**What you have to do**. Restate all of the records below exactly. Do not carry over any image.

**Collected data entries**.
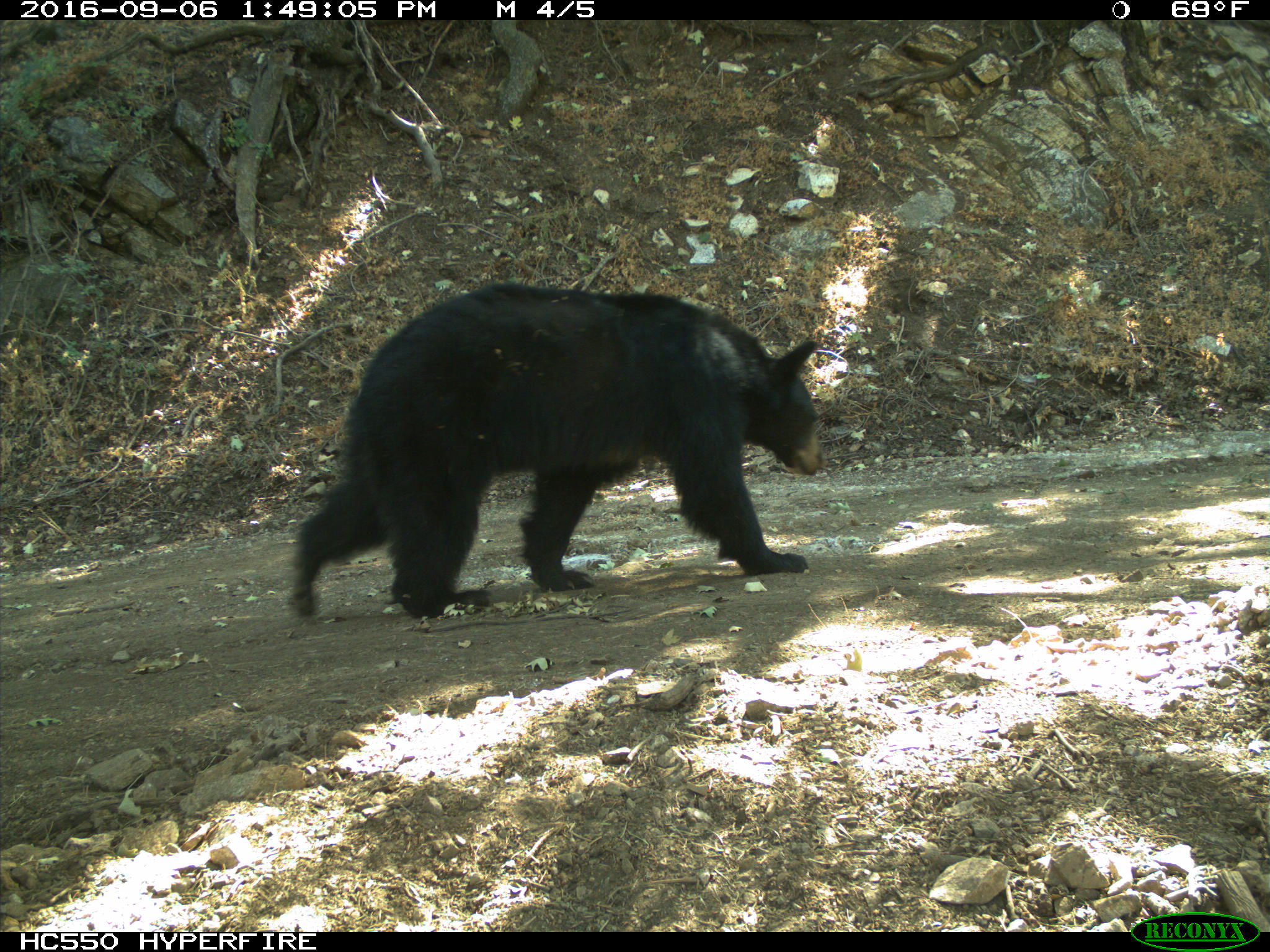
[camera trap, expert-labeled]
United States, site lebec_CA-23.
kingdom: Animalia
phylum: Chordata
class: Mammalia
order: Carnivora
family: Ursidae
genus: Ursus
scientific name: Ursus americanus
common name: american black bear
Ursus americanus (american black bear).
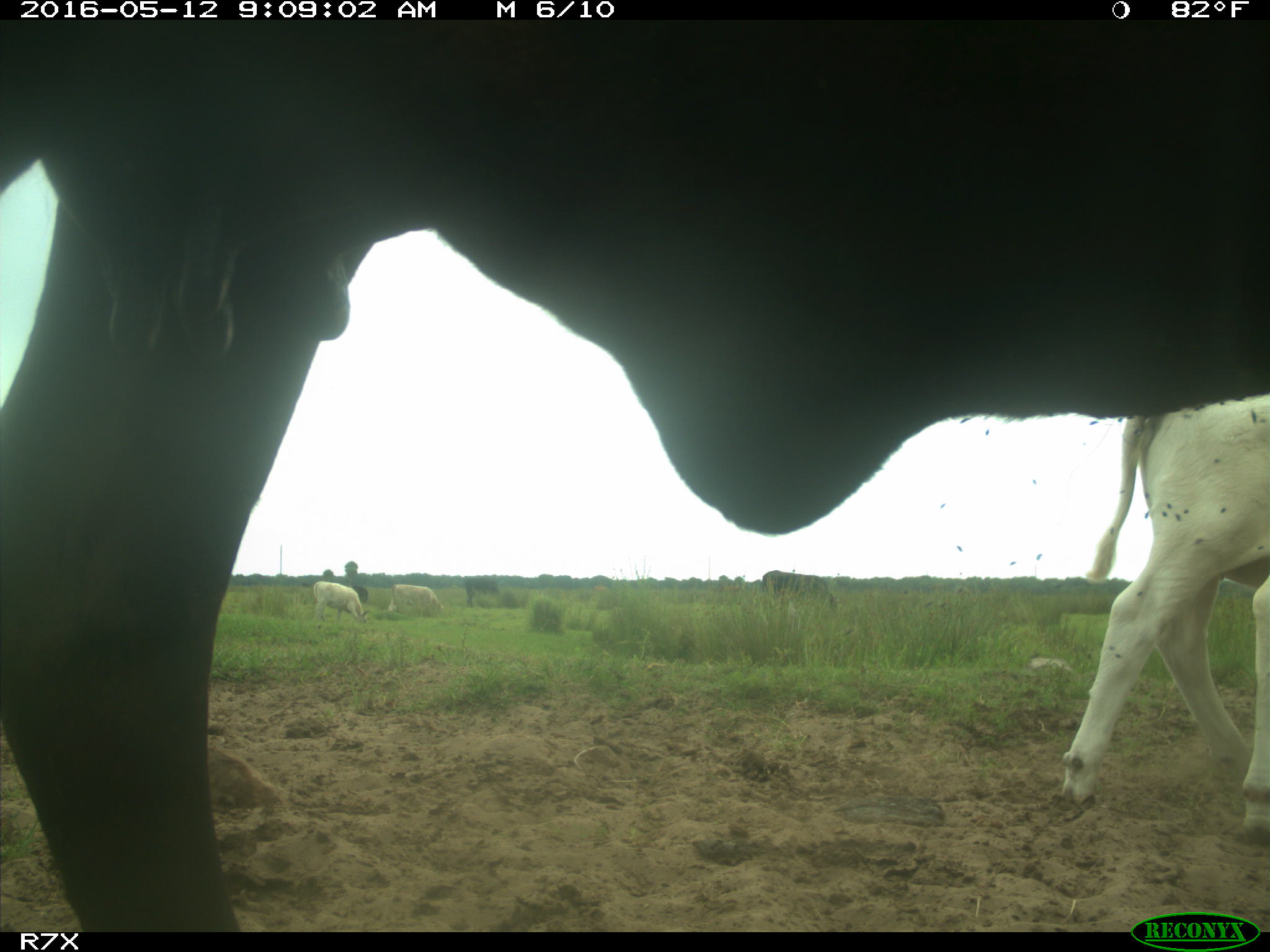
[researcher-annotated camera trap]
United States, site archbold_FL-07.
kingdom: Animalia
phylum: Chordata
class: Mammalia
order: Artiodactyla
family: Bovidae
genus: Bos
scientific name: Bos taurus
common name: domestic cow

**Output**.
[camera trap, expert-labeled]
United States, site lebec_CA-23.
kingdom: Animalia
phylum: Chordata
class: Mammalia
order: Carnivora
family: Ursidae
genus: Ursus
scientific name: Ursus americanus
common name: american black bear
Ursus americanus (american black bear).
[researcher-annotated camera trap]
United States, site archbold_FL-07.
kingdom: Animalia
phylum: Chordata
class: Mammalia
order: Artiodactyla
family: Bovidae
genus: Bos
scientific name: Bos taurus
common name: domestic cow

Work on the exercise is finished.